Written problem: Update the lines from the line with "What is the distance between" up to and including the line with "1.70 metres" by replacing "observer" with "viewer", leaving everything else unchanged. Return only those lines.

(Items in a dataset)
--------------------------------------------------
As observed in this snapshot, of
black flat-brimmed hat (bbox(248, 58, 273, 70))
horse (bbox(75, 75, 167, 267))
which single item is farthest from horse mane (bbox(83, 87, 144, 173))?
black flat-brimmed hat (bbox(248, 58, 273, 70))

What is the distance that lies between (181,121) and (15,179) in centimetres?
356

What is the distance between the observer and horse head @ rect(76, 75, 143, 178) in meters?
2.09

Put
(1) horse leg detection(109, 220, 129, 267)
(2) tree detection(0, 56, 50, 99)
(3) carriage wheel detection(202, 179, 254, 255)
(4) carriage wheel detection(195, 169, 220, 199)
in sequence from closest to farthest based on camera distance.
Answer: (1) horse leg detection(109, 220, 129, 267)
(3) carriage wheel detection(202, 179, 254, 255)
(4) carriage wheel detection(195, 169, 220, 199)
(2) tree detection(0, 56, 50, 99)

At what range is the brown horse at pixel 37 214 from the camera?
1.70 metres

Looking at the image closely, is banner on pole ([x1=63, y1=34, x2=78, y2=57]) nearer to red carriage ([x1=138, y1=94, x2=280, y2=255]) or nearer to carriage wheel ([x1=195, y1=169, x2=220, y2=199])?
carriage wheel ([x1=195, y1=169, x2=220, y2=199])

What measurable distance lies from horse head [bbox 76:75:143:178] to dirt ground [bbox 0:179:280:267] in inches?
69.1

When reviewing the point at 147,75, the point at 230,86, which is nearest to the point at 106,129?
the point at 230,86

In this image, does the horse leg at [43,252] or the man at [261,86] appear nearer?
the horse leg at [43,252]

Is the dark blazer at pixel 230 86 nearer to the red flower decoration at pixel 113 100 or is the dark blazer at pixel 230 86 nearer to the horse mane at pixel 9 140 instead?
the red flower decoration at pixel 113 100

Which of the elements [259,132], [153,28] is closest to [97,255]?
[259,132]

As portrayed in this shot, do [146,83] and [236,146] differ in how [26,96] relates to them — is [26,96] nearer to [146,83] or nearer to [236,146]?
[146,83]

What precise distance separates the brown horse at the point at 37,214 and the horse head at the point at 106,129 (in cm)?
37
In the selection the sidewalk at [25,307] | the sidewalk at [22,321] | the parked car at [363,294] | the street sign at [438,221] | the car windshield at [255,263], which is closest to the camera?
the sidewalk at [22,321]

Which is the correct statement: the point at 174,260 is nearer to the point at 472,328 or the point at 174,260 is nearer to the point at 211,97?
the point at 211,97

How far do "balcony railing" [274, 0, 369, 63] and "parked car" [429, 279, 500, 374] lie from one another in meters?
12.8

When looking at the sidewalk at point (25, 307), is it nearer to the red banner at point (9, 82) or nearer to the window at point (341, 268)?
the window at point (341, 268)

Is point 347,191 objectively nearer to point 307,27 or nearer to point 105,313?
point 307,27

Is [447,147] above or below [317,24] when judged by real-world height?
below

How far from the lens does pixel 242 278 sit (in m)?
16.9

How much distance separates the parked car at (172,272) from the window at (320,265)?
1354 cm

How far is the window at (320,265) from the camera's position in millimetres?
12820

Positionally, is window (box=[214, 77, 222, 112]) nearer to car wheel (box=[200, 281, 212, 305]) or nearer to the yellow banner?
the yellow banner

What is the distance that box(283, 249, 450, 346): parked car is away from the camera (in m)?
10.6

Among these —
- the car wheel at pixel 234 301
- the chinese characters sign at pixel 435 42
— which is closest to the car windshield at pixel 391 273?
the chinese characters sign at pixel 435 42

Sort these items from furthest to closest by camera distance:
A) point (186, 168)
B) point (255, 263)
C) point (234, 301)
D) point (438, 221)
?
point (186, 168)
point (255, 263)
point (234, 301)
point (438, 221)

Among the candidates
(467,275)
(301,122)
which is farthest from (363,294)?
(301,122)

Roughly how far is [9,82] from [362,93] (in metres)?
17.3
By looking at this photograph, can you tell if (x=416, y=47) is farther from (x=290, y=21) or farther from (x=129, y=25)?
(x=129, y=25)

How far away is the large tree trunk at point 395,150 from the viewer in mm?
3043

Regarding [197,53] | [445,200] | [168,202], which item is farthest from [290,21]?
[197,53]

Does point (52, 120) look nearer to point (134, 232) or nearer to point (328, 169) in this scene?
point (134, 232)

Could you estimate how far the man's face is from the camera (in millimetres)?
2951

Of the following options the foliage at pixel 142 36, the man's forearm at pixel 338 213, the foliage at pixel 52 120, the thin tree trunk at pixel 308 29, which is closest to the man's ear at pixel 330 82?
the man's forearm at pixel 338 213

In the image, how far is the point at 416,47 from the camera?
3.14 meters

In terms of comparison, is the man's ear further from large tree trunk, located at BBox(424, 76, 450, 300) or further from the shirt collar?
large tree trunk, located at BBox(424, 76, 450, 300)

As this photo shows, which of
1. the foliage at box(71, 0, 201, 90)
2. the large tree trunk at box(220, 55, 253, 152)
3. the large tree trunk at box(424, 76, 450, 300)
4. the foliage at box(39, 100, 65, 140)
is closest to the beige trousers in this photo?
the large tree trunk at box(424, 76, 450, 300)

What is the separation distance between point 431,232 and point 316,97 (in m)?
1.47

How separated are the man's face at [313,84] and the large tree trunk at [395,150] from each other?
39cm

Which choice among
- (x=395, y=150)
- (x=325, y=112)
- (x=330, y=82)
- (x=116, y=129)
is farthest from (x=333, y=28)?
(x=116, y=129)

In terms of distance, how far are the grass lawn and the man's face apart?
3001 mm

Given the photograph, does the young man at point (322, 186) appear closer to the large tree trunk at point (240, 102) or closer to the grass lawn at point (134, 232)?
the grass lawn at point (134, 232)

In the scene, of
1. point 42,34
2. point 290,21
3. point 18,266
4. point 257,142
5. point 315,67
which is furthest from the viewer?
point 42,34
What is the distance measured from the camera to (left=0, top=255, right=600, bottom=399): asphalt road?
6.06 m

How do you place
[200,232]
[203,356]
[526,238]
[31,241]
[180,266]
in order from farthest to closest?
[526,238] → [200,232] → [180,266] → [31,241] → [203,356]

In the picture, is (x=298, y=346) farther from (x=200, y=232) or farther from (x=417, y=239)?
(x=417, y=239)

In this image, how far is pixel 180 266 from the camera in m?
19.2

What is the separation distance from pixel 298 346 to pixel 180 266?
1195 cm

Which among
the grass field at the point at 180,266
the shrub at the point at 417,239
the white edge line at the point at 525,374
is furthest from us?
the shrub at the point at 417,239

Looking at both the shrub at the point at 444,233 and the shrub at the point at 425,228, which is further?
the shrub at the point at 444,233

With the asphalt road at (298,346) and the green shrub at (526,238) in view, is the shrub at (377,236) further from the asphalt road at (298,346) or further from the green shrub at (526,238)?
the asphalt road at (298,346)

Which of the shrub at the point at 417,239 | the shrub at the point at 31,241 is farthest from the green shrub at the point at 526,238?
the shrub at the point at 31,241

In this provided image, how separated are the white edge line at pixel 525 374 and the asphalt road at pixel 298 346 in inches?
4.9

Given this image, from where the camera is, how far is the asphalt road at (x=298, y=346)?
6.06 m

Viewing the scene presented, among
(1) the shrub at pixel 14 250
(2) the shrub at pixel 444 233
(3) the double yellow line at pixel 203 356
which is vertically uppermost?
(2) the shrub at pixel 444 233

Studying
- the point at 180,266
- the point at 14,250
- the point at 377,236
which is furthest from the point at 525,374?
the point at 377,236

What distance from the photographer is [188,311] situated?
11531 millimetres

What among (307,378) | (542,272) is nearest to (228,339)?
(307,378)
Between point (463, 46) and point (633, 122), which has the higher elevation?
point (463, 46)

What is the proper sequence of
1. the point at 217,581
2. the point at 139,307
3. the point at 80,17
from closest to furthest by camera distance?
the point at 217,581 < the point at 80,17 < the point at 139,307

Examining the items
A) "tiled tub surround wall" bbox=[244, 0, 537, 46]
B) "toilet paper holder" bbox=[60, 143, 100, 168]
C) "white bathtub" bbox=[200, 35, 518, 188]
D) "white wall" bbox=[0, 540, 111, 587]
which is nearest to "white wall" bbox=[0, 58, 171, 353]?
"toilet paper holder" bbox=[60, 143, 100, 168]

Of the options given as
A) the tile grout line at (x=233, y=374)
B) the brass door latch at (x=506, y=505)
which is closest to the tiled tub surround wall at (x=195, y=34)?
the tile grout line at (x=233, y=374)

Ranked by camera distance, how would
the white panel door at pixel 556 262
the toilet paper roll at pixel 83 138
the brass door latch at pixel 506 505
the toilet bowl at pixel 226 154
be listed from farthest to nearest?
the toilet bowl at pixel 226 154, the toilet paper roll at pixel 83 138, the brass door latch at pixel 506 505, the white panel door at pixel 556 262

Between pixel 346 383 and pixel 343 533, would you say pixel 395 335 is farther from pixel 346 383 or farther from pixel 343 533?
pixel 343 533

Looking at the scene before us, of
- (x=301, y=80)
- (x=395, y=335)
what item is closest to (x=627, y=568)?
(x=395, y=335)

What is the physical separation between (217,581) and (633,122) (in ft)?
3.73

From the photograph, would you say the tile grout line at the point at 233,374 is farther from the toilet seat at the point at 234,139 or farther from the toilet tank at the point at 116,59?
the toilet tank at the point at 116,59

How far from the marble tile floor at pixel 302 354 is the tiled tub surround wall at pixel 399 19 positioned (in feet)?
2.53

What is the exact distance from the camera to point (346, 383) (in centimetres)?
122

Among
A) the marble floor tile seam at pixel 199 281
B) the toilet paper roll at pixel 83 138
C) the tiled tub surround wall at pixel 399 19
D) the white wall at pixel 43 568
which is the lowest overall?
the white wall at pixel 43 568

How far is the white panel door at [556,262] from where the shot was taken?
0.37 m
--------------------------------------------------
Written solution:
What is the distance between the viewer and horse head @ rect(76, 75, 143, 178) in meters?
2.09

Put
(1) horse leg detection(109, 220, 129, 267)
(2) tree detection(0, 56, 50, 99)
(3) carriage wheel detection(202, 179, 254, 255)
(4) carriage wheel detection(195, 169, 220, 199)
in sequence from closest to farthest based on camera distance.
Answer: (1) horse leg detection(109, 220, 129, 267)
(3) carriage wheel detection(202, 179, 254, 255)
(4) carriage wheel detection(195, 169, 220, 199)
(2) tree detection(0, 56, 50, 99)

At what range is the brown horse at pixel 37 214 from the camera?
1.70 metres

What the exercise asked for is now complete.